Белобрысый погонщик с запыленным лицом весело улыбнулся и отрицательно помотал головой.

– Кроме вас кто-нибудь живет на заимке?

– Каргины живут и Волокитины.

– Ночью из них никто в лес не ездил?

– Нет, дрыхнули все без задних ног. А что такое?

Не отвечая на вопрос, Семен и Данилка переглянулись. Потом Семен спросил:

– А не врешь?

– А чего мне врать-то. Кого хочешь спроси, то же скажет.

– Ну, тогда счастливо оставаться. А мы до Арси съездим.

Работники не тронулись с места, пока приезжие не скрылись в осиннике.

Потом погонщик сказал:

– Ищут кого-то мунгаловские, что ли?

– Должно быть, – отозвался старший и скомандовал: – А ну, поехали!..

Когда Семен и Данилка спустились под бугор и пашня скрылась из виду, начался у них разговор.

– Ничего мы, паря, однако, не разнюхаем, – поделился своими сомнениями Семен.

– Я тоже соображаю, что немного узнаем. Может, Ромку порешили и они, да только как к ним подступишься? Не следователи мы.

– Ничего. С Арсей во всяком случае потолковать надо. Ты приглядывайся к нему. Посмотрим, как он на нас глядеть будет.

Арсений завидел их издали и встретил приветливо, спокойно. Незаметно было, чтобы он волновался. Едва они поздоровались, поспешил он справиться, куда они поехали. Когда же узнал, что утром ранен Роман, то искренне изумился и пожалел его. Все это получилось у него вполне естественно, без всякого притворства. Семен поспрашивал его о том же, о чем и работников. Выкурив по папиросе, стали они с Данилкой собираться уезжать. Пахал Арсений на конях. Перед тем как уехать от него, Семен нашел удобный предлог осмотреть, как подкованы его кони. Арсений, хотя и удивился такому любопытству, но ничего не сказал. Семена же осмотр убедил, что ни один из этих коней не был привязан в осиннике, когда стреляли в Романа. У всех коней было по четыре подковы.

 

От Арсения завернули они на заимку. Митька Каргин с работником очищал там от коры заготовленные зимой бревна. Пока Семен разговаривал с Митькой, Данилка сходил в зимовье поглядеть, есть ли там какое-нибудь оружие. В чепаловском зимовье висела берданка и дробовик. Из берданки, как убедился Данилка, не стреляли по крайней мере неделю. После этого ему оставалось только вернуться к Семену, который из разговоров с Митькой также ничего не узнал.

К обеду они вернулись на свою заимку. Оставалось только думать, в самом ли деле провел эту ночь Алешка в поселке. Скоро и это сомнение было рассеяно. Вернувшийся из дома Петька Кустов подтвердил, что возвращался сейчас оттуда вместе с Алешкой и что дорогой повстречался им Северьян.

XIX

Северьян не заметил, как миновал он семь верст от заимки до Мунгаловского. От ворот поскотины, не заезжая в поселок, повернул он к лагерю. На широкой луговине шло учение. Кадровцы, блистая на солнце шашками, рубили лозу, скакали через рвы и барьеры. В иное время Северьян обязательно бы остановился полюбоваться на них. Но сейчас было не до этого, надо было спешить к лагерному околотку.
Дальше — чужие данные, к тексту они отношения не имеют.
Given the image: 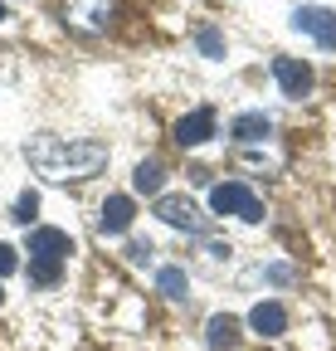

Толстый заспанный фельдшер, потирая ладонью круглую бритую голову, встретил Северьяна на крылечке лагерного околотка. Сладко зевнув, лениво спросил:

– Ну, с чем пожаловал, старик?

– Сына у меня в лесу ранили. В беспамятстве он. Помогите, господин фельдшер, вся моя надежда на вас. Век благодарить буду, спасите только…

– Что могу – сделаю, папаша… Лысухин! – крикнул он.

На крыльцо выбежал краснорожий прыщавый казак. Одна нога у него была в сапоге, на другой болталась портянка.

– Помоги старику парня в помещение занести, – приказал ему фельдшер.

– Слушаюсь, – крикнул казак и бросился помогать Северьяну, едва приступая на босую ногу.

Когда Романа положили на топчан, застланный простыней в желтых пятнах, фельдшер прощупал ему пульс и сокрушенно покачал головой. Снимая с раны повязку, он недовольно хмыкнул и выругал Северьяна:

– Что же ты, дуб этакий, грязными лоскутьями рану перевязал? Эх, бить вас некому!

Северьян виновато отмалчивался.

Фельдшер чем-то смазал рану, наложил на нее чистую повязку.

– Ну, старик, если хочешь, чтобы сын в живых остался, сейчас же вези его в Нерчинский Завод. Я твоему горю плохой помощник. Рана у парня скверная, и крови он много потерял. Может быть, доктора его и выходят…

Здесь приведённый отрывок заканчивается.